Python is a powerful computer programming language. It can also be seen as an object-oriented general language. It has outstanding features and greatly facilitates the application of developers. Here, let's take a look at the Python city and county web crawler methods.
Today, I saw a webpage, and it was very troublesome to read it online because I used a telephone line to access the internet at home. So I wrote a simple program to capture the web page and read it offline, saving the cost of telephone. :) this program has only one layer of structure because the pages linked to the home page are in the same directory. Therefore, some hard-coded links are written for analysis.

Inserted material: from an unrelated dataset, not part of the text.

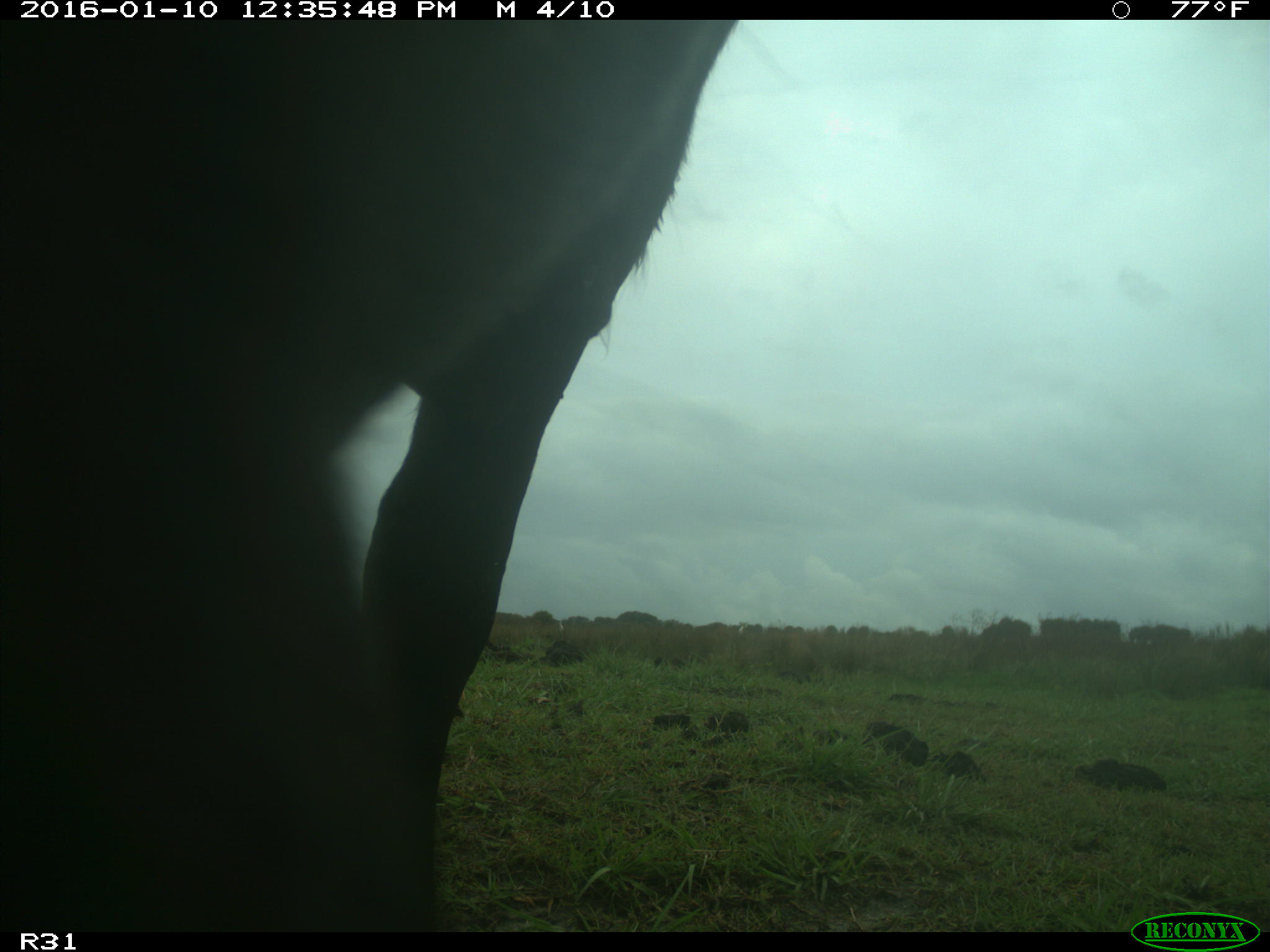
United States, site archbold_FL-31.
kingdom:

The Python web crawler code is as follows:
- #! /Usr/bin/env python
- #-*-Coding: GBK -*-
- Import urllib
- From sgmllib import SGMLParser
- Class URLLister (SGMLParser ):
- Def reset (self ):
- SGMLParser. reset (self)
- Self. urls = []
- Def start_a (self, attrs ):
- Href = [v for k, v in attrs if k = 'href ']
- If href:
- Self. urls. extend (href)
- Url = r 'HTTP: // www.sinc.sunysb.edu/Clubs/buddhism/JinGangJingShuoShenMo /'
- Sock = urllib. urlopen (url)
- HtmlSource = sock. read ()
- Sock. close ()
- # Print htmlSource
- F = file('jingangjing.html ', 'w ')
- F. write (htmlSource)
- F. close ()
- Mypath = r 'HTTP: // www.sinc.sunysb.edu/Clubs/buddhism/JinGangJingShuoShenMo /'
- Parser = URLLister ()
- Parser. feed (htmlSource)
- For url in parser. urls:
- Myurl = mypath + url
- Print "get:" + myurl
- Sock2 = urllib. urlopen (myurl)
- Html2 = sock2.read ()
- Sock2.close ()
- # Save to file
- Print "save as:" + url
- F2 = file (url, 'w ')
- F2.write (html2)
- F2.close ()
The above describes how to implement web crawler in Python.